───── Testo mostrato
FAST & FURIOUS 6 ( Fast & Furious 6, USA 2013)
DI JUSTIN LIN
Con VIN DIESEL, PAUL WALKER, Michelle Rodriguez, Dwayne Johnson.
AZIONE
Di benzina ne è stata consumata un bel pò, e i motori hanno rombato spesso, da quando la saga dei ladri di macchine di "Fast & Furious" è partita, nel 2000: una delle poche serie che hanno visto crescere progressivamente sia i costi di produzione che il fatturato, e che, via via che gli episodi aumentavano, ha annesso nomi di peso al cast, e aumentato il tasso di spettacolo, per i fans. Inoltre, si cambia spesso locations ove far svolgere le storie, in cui la famiglia molto "Open" di Toretto e O'Conner, nel primo episodio rivali, poi amici per la pelle ( e per i copertoni), più o meno come James Bond, svolge le proprie avventure: dopo gli USA, il Giappone, la Repubblica Dominicana e il Brasile, questo sesto capitolo vede il racconto dipanarsi tra Inghilterra e Spagna. C'è un certo Shaw che è la versione spietata della gang di Toretto & Co., e questi ultimi vengono messi sulle sue tracce da un agente speciale, Hobbs, per spezzare il suo giro e cercare di elminarlo: tra gli assi nella manica, oltre all'efficienza della propria squadra, e cospicui mezzi economici, di Shaw, c'è la presenza, nello staff, di un personaggio importante dei primi capitoli.... Per essere un episodio di una serie basata tanto sui rapporti tra i personaggi, quanto, ancor più, sulle sequenze di inseguimento, incidenti spettacolari, e auto velocissime ridotte a ferraglia in un attimo, a Justin Lin pare riuscire di tenere in equilibrio gli obblighi della narrazione e la tentazione di cedere agli effetti più spettacolari, per gli appassionati di auto e di corse a quattro ruote. Però, nella lunga sequenza di inseguimento sul viadotto, con un carro armato che viaggia a circa 200 kilometri al'l'ora sulla highway, personaggi che balzano, più o meno rimanendo illesi, da una corsia all'altra rimanendo sospesi per secondi nel vuoto, e via smargiassando, si cede a compiacere il pubblico di adepti, e si rientra nel prevedibile e nel dejà-vu. Certo, qualche mossa riesce a regista e sceneggiatori, tipo il voltafaccia di uno dei personaggi più importanti, giocata al momento giusto: ma, appunto, nonostante per buona parte del racconto la suspence possa reggere, per non spiazzare i fans duri e puri, si finisce per raccontare sostanzialmente le solite cose, con tanto di preghiera finale intorno al tavolo da pranzo, che è una chiosa abbastanza sconcertante, visto tutto quel che accade prima...
──────────
───── Record forniti
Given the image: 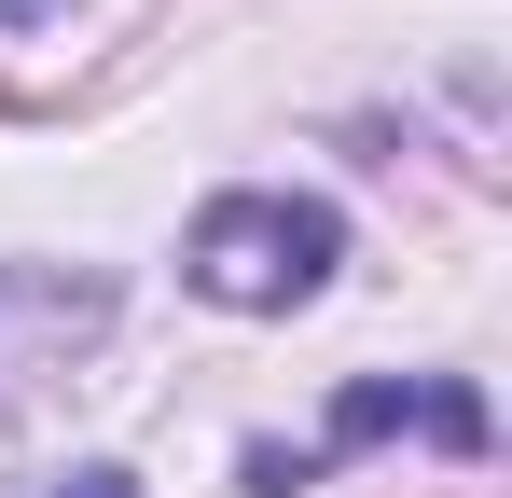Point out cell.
Listing matches in <instances>:
<instances>
[{
    "mask_svg": "<svg viewBox=\"0 0 512 498\" xmlns=\"http://www.w3.org/2000/svg\"><path fill=\"white\" fill-rule=\"evenodd\" d=\"M333 263H346V222L319 208V194H208L194 236H180V277H194L208 305H250V319L319 305Z\"/></svg>",
    "mask_w": 512,
    "mask_h": 498,
    "instance_id": "obj_1",
    "label": "cell"
},
{
    "mask_svg": "<svg viewBox=\"0 0 512 498\" xmlns=\"http://www.w3.org/2000/svg\"><path fill=\"white\" fill-rule=\"evenodd\" d=\"M42 498H139L125 471H70V485H42Z\"/></svg>",
    "mask_w": 512,
    "mask_h": 498,
    "instance_id": "obj_3",
    "label": "cell"
},
{
    "mask_svg": "<svg viewBox=\"0 0 512 498\" xmlns=\"http://www.w3.org/2000/svg\"><path fill=\"white\" fill-rule=\"evenodd\" d=\"M388 429H429V443H457V457H471V443H485V402H471V388H388V374H360V388L333 402V457L388 443Z\"/></svg>",
    "mask_w": 512,
    "mask_h": 498,
    "instance_id": "obj_2",
    "label": "cell"
}]
</instances>
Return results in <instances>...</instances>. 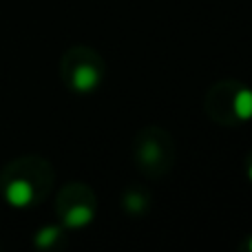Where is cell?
Wrapping results in <instances>:
<instances>
[{"instance_id": "1", "label": "cell", "mask_w": 252, "mask_h": 252, "mask_svg": "<svg viewBox=\"0 0 252 252\" xmlns=\"http://www.w3.org/2000/svg\"><path fill=\"white\" fill-rule=\"evenodd\" d=\"M0 188L9 206L31 208L49 197L53 188V168L42 157H20L4 166L0 175Z\"/></svg>"}, {"instance_id": "2", "label": "cell", "mask_w": 252, "mask_h": 252, "mask_svg": "<svg viewBox=\"0 0 252 252\" xmlns=\"http://www.w3.org/2000/svg\"><path fill=\"white\" fill-rule=\"evenodd\" d=\"M133 161L135 168L146 179H164L173 170L177 159L173 135L157 124L144 126L133 137Z\"/></svg>"}, {"instance_id": "3", "label": "cell", "mask_w": 252, "mask_h": 252, "mask_svg": "<svg viewBox=\"0 0 252 252\" xmlns=\"http://www.w3.org/2000/svg\"><path fill=\"white\" fill-rule=\"evenodd\" d=\"M204 113L219 126L237 128L252 120V89L239 80H219L206 91Z\"/></svg>"}, {"instance_id": "4", "label": "cell", "mask_w": 252, "mask_h": 252, "mask_svg": "<svg viewBox=\"0 0 252 252\" xmlns=\"http://www.w3.org/2000/svg\"><path fill=\"white\" fill-rule=\"evenodd\" d=\"M60 75L69 91L78 93V95H91L104 82L106 66L95 49L78 44L62 56Z\"/></svg>"}, {"instance_id": "5", "label": "cell", "mask_w": 252, "mask_h": 252, "mask_svg": "<svg viewBox=\"0 0 252 252\" xmlns=\"http://www.w3.org/2000/svg\"><path fill=\"white\" fill-rule=\"evenodd\" d=\"M97 197L91 186L82 182H69L56 199V215L66 230L84 228L95 219Z\"/></svg>"}, {"instance_id": "6", "label": "cell", "mask_w": 252, "mask_h": 252, "mask_svg": "<svg viewBox=\"0 0 252 252\" xmlns=\"http://www.w3.org/2000/svg\"><path fill=\"white\" fill-rule=\"evenodd\" d=\"M120 208L126 217L142 219L151 213L153 208V195L144 186H126L120 195Z\"/></svg>"}, {"instance_id": "7", "label": "cell", "mask_w": 252, "mask_h": 252, "mask_svg": "<svg viewBox=\"0 0 252 252\" xmlns=\"http://www.w3.org/2000/svg\"><path fill=\"white\" fill-rule=\"evenodd\" d=\"M66 244V228L62 223H51L35 232L33 246L40 250H58Z\"/></svg>"}, {"instance_id": "8", "label": "cell", "mask_w": 252, "mask_h": 252, "mask_svg": "<svg viewBox=\"0 0 252 252\" xmlns=\"http://www.w3.org/2000/svg\"><path fill=\"white\" fill-rule=\"evenodd\" d=\"M244 170H246V177H248V182L252 184V148H250V153L246 155V159H244Z\"/></svg>"}, {"instance_id": "9", "label": "cell", "mask_w": 252, "mask_h": 252, "mask_svg": "<svg viewBox=\"0 0 252 252\" xmlns=\"http://www.w3.org/2000/svg\"><path fill=\"white\" fill-rule=\"evenodd\" d=\"M246 248H248V250L252 252V235H250V239H248V241H246Z\"/></svg>"}]
</instances>
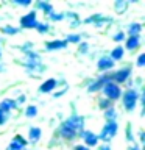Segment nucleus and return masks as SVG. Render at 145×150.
Listing matches in <instances>:
<instances>
[{
	"label": "nucleus",
	"instance_id": "nucleus-5",
	"mask_svg": "<svg viewBox=\"0 0 145 150\" xmlns=\"http://www.w3.org/2000/svg\"><path fill=\"white\" fill-rule=\"evenodd\" d=\"M130 74H131V70L126 67V69H120V70H117V72L112 75V81L117 83V84H120V83H123L126 81V80L130 78Z\"/></svg>",
	"mask_w": 145,
	"mask_h": 150
},
{
	"label": "nucleus",
	"instance_id": "nucleus-24",
	"mask_svg": "<svg viewBox=\"0 0 145 150\" xmlns=\"http://www.w3.org/2000/svg\"><path fill=\"white\" fill-rule=\"evenodd\" d=\"M75 150H89V147H86V145H77Z\"/></svg>",
	"mask_w": 145,
	"mask_h": 150
},
{
	"label": "nucleus",
	"instance_id": "nucleus-14",
	"mask_svg": "<svg viewBox=\"0 0 145 150\" xmlns=\"http://www.w3.org/2000/svg\"><path fill=\"white\" fill-rule=\"evenodd\" d=\"M109 58L112 59V61H117V59H122L123 58V49L119 45V47H115L114 50H112V53H111V56Z\"/></svg>",
	"mask_w": 145,
	"mask_h": 150
},
{
	"label": "nucleus",
	"instance_id": "nucleus-18",
	"mask_svg": "<svg viewBox=\"0 0 145 150\" xmlns=\"http://www.w3.org/2000/svg\"><path fill=\"white\" fill-rule=\"evenodd\" d=\"M36 28H37V31H39V33H45L47 30H49V27L44 25V23H37Z\"/></svg>",
	"mask_w": 145,
	"mask_h": 150
},
{
	"label": "nucleus",
	"instance_id": "nucleus-3",
	"mask_svg": "<svg viewBox=\"0 0 145 150\" xmlns=\"http://www.w3.org/2000/svg\"><path fill=\"white\" fill-rule=\"evenodd\" d=\"M137 92L134 89H130L123 94V106L126 111H133L136 108V103H137Z\"/></svg>",
	"mask_w": 145,
	"mask_h": 150
},
{
	"label": "nucleus",
	"instance_id": "nucleus-4",
	"mask_svg": "<svg viewBox=\"0 0 145 150\" xmlns=\"http://www.w3.org/2000/svg\"><path fill=\"white\" fill-rule=\"evenodd\" d=\"M20 25L23 28H36V25H37V22H36V13L31 11V13L25 14V16L20 19Z\"/></svg>",
	"mask_w": 145,
	"mask_h": 150
},
{
	"label": "nucleus",
	"instance_id": "nucleus-6",
	"mask_svg": "<svg viewBox=\"0 0 145 150\" xmlns=\"http://www.w3.org/2000/svg\"><path fill=\"white\" fill-rule=\"evenodd\" d=\"M25 145H27V141L22 139V136H16L6 150H25Z\"/></svg>",
	"mask_w": 145,
	"mask_h": 150
},
{
	"label": "nucleus",
	"instance_id": "nucleus-17",
	"mask_svg": "<svg viewBox=\"0 0 145 150\" xmlns=\"http://www.w3.org/2000/svg\"><path fill=\"white\" fill-rule=\"evenodd\" d=\"M2 30H3V33H9V35H14V33H17V28H11V27H3Z\"/></svg>",
	"mask_w": 145,
	"mask_h": 150
},
{
	"label": "nucleus",
	"instance_id": "nucleus-22",
	"mask_svg": "<svg viewBox=\"0 0 145 150\" xmlns=\"http://www.w3.org/2000/svg\"><path fill=\"white\" fill-rule=\"evenodd\" d=\"M67 41H69V42H78V41H80V36H78V35H72V36L67 38Z\"/></svg>",
	"mask_w": 145,
	"mask_h": 150
},
{
	"label": "nucleus",
	"instance_id": "nucleus-13",
	"mask_svg": "<svg viewBox=\"0 0 145 150\" xmlns=\"http://www.w3.org/2000/svg\"><path fill=\"white\" fill-rule=\"evenodd\" d=\"M14 106H16V103H14L13 100H9V98H6V100H3L2 103H0V111L8 112V111H11Z\"/></svg>",
	"mask_w": 145,
	"mask_h": 150
},
{
	"label": "nucleus",
	"instance_id": "nucleus-26",
	"mask_svg": "<svg viewBox=\"0 0 145 150\" xmlns=\"http://www.w3.org/2000/svg\"><path fill=\"white\" fill-rule=\"evenodd\" d=\"M130 150H139V149H136V147H130Z\"/></svg>",
	"mask_w": 145,
	"mask_h": 150
},
{
	"label": "nucleus",
	"instance_id": "nucleus-10",
	"mask_svg": "<svg viewBox=\"0 0 145 150\" xmlns=\"http://www.w3.org/2000/svg\"><path fill=\"white\" fill-rule=\"evenodd\" d=\"M140 44V39L139 36H130L128 39H126V49L128 50H136Z\"/></svg>",
	"mask_w": 145,
	"mask_h": 150
},
{
	"label": "nucleus",
	"instance_id": "nucleus-23",
	"mask_svg": "<svg viewBox=\"0 0 145 150\" xmlns=\"http://www.w3.org/2000/svg\"><path fill=\"white\" fill-rule=\"evenodd\" d=\"M6 122V112H3V111H0V125L5 124Z\"/></svg>",
	"mask_w": 145,
	"mask_h": 150
},
{
	"label": "nucleus",
	"instance_id": "nucleus-1",
	"mask_svg": "<svg viewBox=\"0 0 145 150\" xmlns=\"http://www.w3.org/2000/svg\"><path fill=\"white\" fill-rule=\"evenodd\" d=\"M101 89H103L105 96L109 98V100H117V98H120V96H122V88H120V84H117V83H114V81H108Z\"/></svg>",
	"mask_w": 145,
	"mask_h": 150
},
{
	"label": "nucleus",
	"instance_id": "nucleus-9",
	"mask_svg": "<svg viewBox=\"0 0 145 150\" xmlns=\"http://www.w3.org/2000/svg\"><path fill=\"white\" fill-rule=\"evenodd\" d=\"M56 88V80L55 78H50V80H47V81H44L41 84V88H39V92H42V94H47V92H51L53 89Z\"/></svg>",
	"mask_w": 145,
	"mask_h": 150
},
{
	"label": "nucleus",
	"instance_id": "nucleus-12",
	"mask_svg": "<svg viewBox=\"0 0 145 150\" xmlns=\"http://www.w3.org/2000/svg\"><path fill=\"white\" fill-rule=\"evenodd\" d=\"M67 45V42L65 41H51V42H49V44H47V49L49 50H58V49H64V47Z\"/></svg>",
	"mask_w": 145,
	"mask_h": 150
},
{
	"label": "nucleus",
	"instance_id": "nucleus-8",
	"mask_svg": "<svg viewBox=\"0 0 145 150\" xmlns=\"http://www.w3.org/2000/svg\"><path fill=\"white\" fill-rule=\"evenodd\" d=\"M97 67H98V70H109V69L114 67V61L111 58H108V56H103V58H100V61H98Z\"/></svg>",
	"mask_w": 145,
	"mask_h": 150
},
{
	"label": "nucleus",
	"instance_id": "nucleus-16",
	"mask_svg": "<svg viewBox=\"0 0 145 150\" xmlns=\"http://www.w3.org/2000/svg\"><path fill=\"white\" fill-rule=\"evenodd\" d=\"M25 114H27V117H34L37 114V108L36 106H28L27 111H25Z\"/></svg>",
	"mask_w": 145,
	"mask_h": 150
},
{
	"label": "nucleus",
	"instance_id": "nucleus-7",
	"mask_svg": "<svg viewBox=\"0 0 145 150\" xmlns=\"http://www.w3.org/2000/svg\"><path fill=\"white\" fill-rule=\"evenodd\" d=\"M81 136L84 138V142H86L87 145H91V147H94V145L98 144V136L95 133H92V131H84ZM87 145H86V147H87Z\"/></svg>",
	"mask_w": 145,
	"mask_h": 150
},
{
	"label": "nucleus",
	"instance_id": "nucleus-15",
	"mask_svg": "<svg viewBox=\"0 0 145 150\" xmlns=\"http://www.w3.org/2000/svg\"><path fill=\"white\" fill-rule=\"evenodd\" d=\"M140 30H142L140 23H131L130 28H128V33H130V36H139Z\"/></svg>",
	"mask_w": 145,
	"mask_h": 150
},
{
	"label": "nucleus",
	"instance_id": "nucleus-20",
	"mask_svg": "<svg viewBox=\"0 0 145 150\" xmlns=\"http://www.w3.org/2000/svg\"><path fill=\"white\" fill-rule=\"evenodd\" d=\"M106 119L109 120V119H115V114H114V110H109V111H106Z\"/></svg>",
	"mask_w": 145,
	"mask_h": 150
},
{
	"label": "nucleus",
	"instance_id": "nucleus-11",
	"mask_svg": "<svg viewBox=\"0 0 145 150\" xmlns=\"http://www.w3.org/2000/svg\"><path fill=\"white\" fill-rule=\"evenodd\" d=\"M41 134H42V131H41V128H37V127H31L30 131H28V136H30V141H31V142L39 141Z\"/></svg>",
	"mask_w": 145,
	"mask_h": 150
},
{
	"label": "nucleus",
	"instance_id": "nucleus-2",
	"mask_svg": "<svg viewBox=\"0 0 145 150\" xmlns=\"http://www.w3.org/2000/svg\"><path fill=\"white\" fill-rule=\"evenodd\" d=\"M117 124L114 120H108L106 122V125L103 127V130H101V133H100V136H98V139H103V141H111L112 138L115 136V133H117Z\"/></svg>",
	"mask_w": 145,
	"mask_h": 150
},
{
	"label": "nucleus",
	"instance_id": "nucleus-19",
	"mask_svg": "<svg viewBox=\"0 0 145 150\" xmlns=\"http://www.w3.org/2000/svg\"><path fill=\"white\" fill-rule=\"evenodd\" d=\"M144 64H145V55H144V53H140V55H139V58H137V66H139V67H142Z\"/></svg>",
	"mask_w": 145,
	"mask_h": 150
},
{
	"label": "nucleus",
	"instance_id": "nucleus-25",
	"mask_svg": "<svg viewBox=\"0 0 145 150\" xmlns=\"http://www.w3.org/2000/svg\"><path fill=\"white\" fill-rule=\"evenodd\" d=\"M100 150H111V147H109V145H101Z\"/></svg>",
	"mask_w": 145,
	"mask_h": 150
},
{
	"label": "nucleus",
	"instance_id": "nucleus-21",
	"mask_svg": "<svg viewBox=\"0 0 145 150\" xmlns=\"http://www.w3.org/2000/svg\"><path fill=\"white\" fill-rule=\"evenodd\" d=\"M123 39H125V35H123L122 31H120V33H117V35L114 36V41H117V42H119V41H123Z\"/></svg>",
	"mask_w": 145,
	"mask_h": 150
}]
</instances>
──────────
— Consegna —
Nella recensione, chi mette la squadra di Toretto sulle tracce di Shaw? Per favore, basati soltanto sulla recensione.

— Risposta —
Un agente speciale, Hobbs.